Repeat precisely, and only, the lines between the line containing "From the photo, would" and the end of the listing below, both ends included.

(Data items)
------------------------

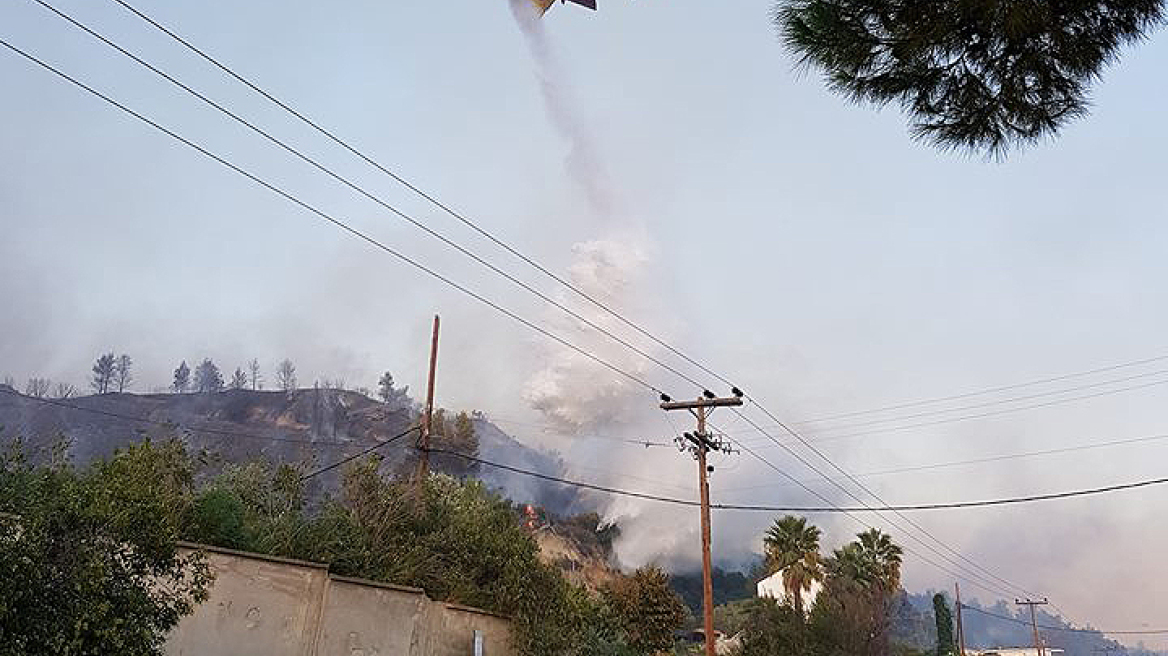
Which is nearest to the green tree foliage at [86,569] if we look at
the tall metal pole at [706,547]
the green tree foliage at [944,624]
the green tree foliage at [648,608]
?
the tall metal pole at [706,547]

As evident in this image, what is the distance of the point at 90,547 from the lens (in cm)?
870

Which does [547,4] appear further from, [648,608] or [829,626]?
[648,608]

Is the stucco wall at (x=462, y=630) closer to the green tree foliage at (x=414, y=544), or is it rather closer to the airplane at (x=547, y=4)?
the green tree foliage at (x=414, y=544)

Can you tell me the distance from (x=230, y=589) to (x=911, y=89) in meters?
14.8

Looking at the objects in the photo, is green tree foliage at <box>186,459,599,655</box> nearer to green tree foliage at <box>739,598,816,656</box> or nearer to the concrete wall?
the concrete wall

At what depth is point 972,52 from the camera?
6676 millimetres

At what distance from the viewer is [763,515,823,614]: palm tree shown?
57.8 m

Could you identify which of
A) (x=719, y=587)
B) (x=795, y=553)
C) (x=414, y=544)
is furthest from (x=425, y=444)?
(x=719, y=587)

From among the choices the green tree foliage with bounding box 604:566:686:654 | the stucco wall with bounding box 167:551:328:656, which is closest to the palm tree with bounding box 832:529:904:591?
the green tree foliage with bounding box 604:566:686:654

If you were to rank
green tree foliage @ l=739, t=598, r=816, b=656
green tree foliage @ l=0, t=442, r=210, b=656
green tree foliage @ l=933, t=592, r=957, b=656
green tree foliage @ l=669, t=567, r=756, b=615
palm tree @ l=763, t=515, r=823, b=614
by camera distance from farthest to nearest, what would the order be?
green tree foliage @ l=669, t=567, r=756, b=615 → green tree foliage @ l=933, t=592, r=957, b=656 → palm tree @ l=763, t=515, r=823, b=614 → green tree foliage @ l=739, t=598, r=816, b=656 → green tree foliage @ l=0, t=442, r=210, b=656

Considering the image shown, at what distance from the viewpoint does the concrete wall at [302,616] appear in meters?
15.8

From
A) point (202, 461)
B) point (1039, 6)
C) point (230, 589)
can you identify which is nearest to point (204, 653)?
point (230, 589)

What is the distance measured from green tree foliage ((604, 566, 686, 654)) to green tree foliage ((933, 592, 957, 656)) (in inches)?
1449

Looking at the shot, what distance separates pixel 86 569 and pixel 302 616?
31.0ft
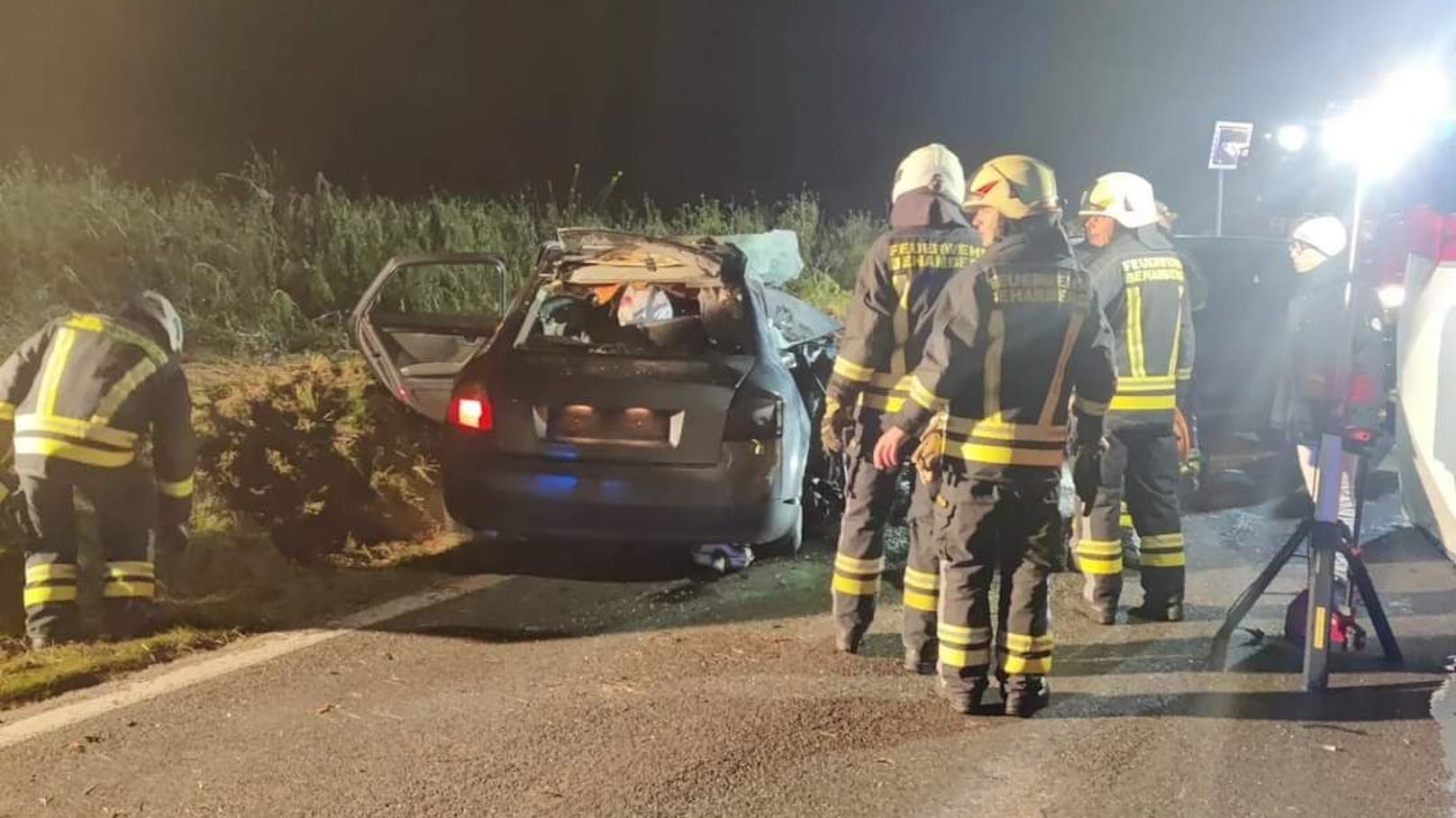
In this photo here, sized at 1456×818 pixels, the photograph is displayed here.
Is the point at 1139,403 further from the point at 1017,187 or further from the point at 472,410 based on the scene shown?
the point at 472,410

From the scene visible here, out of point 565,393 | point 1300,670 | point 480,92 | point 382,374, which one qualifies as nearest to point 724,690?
point 565,393

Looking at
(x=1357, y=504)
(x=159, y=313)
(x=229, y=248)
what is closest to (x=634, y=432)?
(x=159, y=313)

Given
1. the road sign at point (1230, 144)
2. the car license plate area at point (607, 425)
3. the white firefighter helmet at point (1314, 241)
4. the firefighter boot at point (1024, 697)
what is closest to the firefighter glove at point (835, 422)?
the car license plate area at point (607, 425)

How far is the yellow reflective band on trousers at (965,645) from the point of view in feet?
13.4

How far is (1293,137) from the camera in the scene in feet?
43.4

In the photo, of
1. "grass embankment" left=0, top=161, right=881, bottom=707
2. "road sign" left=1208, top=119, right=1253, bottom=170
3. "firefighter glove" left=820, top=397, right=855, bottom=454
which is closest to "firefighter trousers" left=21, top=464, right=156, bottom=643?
"grass embankment" left=0, top=161, right=881, bottom=707

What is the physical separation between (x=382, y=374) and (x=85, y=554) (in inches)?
62.4

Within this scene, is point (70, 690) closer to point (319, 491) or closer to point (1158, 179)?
point (319, 491)

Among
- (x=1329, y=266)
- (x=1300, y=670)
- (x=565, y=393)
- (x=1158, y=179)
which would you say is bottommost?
(x=1300, y=670)

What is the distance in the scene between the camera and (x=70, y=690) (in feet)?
13.6

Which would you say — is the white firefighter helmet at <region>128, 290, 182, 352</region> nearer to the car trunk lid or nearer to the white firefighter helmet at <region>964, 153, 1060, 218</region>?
the car trunk lid

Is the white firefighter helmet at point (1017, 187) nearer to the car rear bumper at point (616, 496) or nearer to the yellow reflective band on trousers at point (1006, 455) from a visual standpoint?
the yellow reflective band on trousers at point (1006, 455)

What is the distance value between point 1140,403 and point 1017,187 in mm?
1446

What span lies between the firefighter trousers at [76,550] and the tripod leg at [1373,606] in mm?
4586
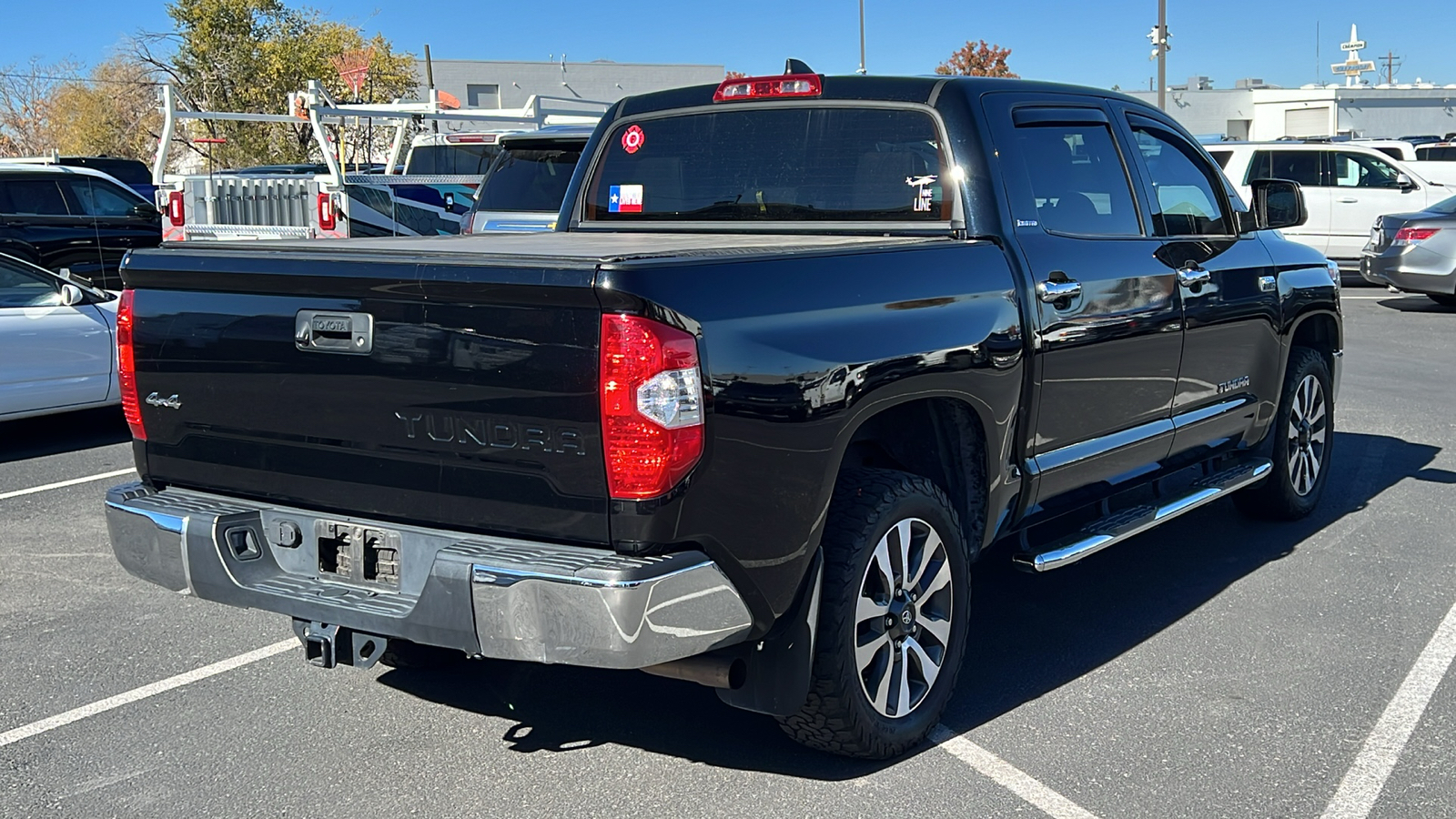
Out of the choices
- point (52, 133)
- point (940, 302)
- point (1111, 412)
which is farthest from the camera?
point (52, 133)

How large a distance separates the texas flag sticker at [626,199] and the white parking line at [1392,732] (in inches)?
127

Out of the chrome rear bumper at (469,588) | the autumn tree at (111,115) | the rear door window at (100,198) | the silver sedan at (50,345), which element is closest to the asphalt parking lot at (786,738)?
the chrome rear bumper at (469,588)

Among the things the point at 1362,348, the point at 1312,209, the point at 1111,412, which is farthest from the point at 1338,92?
the point at 1111,412

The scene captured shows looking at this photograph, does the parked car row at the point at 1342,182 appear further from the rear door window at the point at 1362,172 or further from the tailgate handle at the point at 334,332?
the tailgate handle at the point at 334,332

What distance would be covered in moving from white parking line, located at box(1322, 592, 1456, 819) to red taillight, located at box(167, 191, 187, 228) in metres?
12.5

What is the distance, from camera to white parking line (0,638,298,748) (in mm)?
4215

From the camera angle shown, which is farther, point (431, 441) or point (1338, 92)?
point (1338, 92)

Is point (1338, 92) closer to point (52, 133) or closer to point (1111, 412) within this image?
point (52, 133)

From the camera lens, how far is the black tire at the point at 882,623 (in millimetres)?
3703

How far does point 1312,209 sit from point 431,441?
61.2 feet

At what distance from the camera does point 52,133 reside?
193 ft

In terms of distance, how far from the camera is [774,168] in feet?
16.8

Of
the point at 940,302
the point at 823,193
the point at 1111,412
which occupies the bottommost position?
the point at 1111,412

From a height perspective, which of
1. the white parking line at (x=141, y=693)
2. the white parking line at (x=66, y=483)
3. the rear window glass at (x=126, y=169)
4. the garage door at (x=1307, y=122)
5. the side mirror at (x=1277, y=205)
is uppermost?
the garage door at (x=1307, y=122)
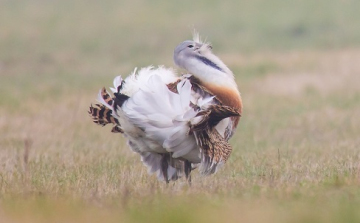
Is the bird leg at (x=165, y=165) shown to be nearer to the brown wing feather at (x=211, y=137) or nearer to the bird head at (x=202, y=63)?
the brown wing feather at (x=211, y=137)

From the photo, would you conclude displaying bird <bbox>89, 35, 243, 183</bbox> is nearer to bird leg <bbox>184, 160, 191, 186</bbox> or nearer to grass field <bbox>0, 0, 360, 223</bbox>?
bird leg <bbox>184, 160, 191, 186</bbox>

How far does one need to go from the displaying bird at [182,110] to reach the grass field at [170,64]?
30 centimetres

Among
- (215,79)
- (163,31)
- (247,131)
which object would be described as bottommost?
(215,79)

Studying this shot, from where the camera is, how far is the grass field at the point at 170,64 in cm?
542

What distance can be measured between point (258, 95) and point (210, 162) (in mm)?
10463

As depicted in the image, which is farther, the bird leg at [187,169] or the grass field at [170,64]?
the bird leg at [187,169]

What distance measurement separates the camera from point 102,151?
1029cm

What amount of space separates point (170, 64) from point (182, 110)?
16.4m

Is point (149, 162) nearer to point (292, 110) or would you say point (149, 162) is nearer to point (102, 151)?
point (102, 151)

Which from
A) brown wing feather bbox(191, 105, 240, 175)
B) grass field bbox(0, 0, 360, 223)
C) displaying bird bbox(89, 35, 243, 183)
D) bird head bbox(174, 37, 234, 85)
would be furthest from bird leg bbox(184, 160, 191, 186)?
bird head bbox(174, 37, 234, 85)

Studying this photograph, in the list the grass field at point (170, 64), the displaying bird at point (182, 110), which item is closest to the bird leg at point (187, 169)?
the displaying bird at point (182, 110)

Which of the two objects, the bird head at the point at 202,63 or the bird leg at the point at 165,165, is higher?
the bird head at the point at 202,63

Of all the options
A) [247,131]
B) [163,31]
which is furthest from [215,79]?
[163,31]

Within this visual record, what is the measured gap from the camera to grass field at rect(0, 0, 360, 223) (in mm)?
5422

------------------------

▶ [COMPLETED TASK]:
From the photo, would you conclude displaying bird <bbox>89, 35, 243, 183</bbox> is nearer to bird leg <bbox>184, 160, 191, 186</bbox> or nearer to grass field <bbox>0, 0, 360, 223</bbox>?
bird leg <bbox>184, 160, 191, 186</bbox>

How far does one need to go from the displaying bird at [182,110] to reach the grass field at [170,64]?
30 centimetres

Among
- (215,79)
- (163,31)
- (247,131)
which object would be described as bottommost?
(215,79)

Studying this shot, from where the camera is, how far is the grass field at the point at 170,64 in cm?
542

What distance can be measured between point (258, 95) and point (210, 162) (in mm)?
10463

As depicted in the image, which is farther, the bird leg at [187,169] or the grass field at [170,64]?
the bird leg at [187,169]

What distance measurement separates the camera from point 102,151?
1029cm

What amount of space separates point (170, 64) from point (182, 110)?
16.4m

Is point (149, 162) nearer to point (292, 110) or would you say point (149, 162) is nearer to point (102, 151)?
point (102, 151)

Which from
A) brown wing feather bbox(191, 105, 240, 175)
B) grass field bbox(0, 0, 360, 223)
C) displaying bird bbox(89, 35, 243, 183)
D) bird head bbox(174, 37, 234, 85)
would be furthest from bird leg bbox(184, 160, 191, 186)?
bird head bbox(174, 37, 234, 85)

Studying this photograph, in the list the grass field at point (170, 64), the displaying bird at point (182, 110), which item is closest to the bird leg at point (187, 169)?
the displaying bird at point (182, 110)

Which of the two objects, the bird head at the point at 202,63 or the bird leg at the point at 165,165, is higher?
the bird head at the point at 202,63

Of all the options
A) [247,131]
B) [163,31]
which is furthest from [215,79]?
[163,31]

Within this visual record, what is the measured gap from the camera to grass field at rect(0, 0, 360, 223) (in mm)?
5422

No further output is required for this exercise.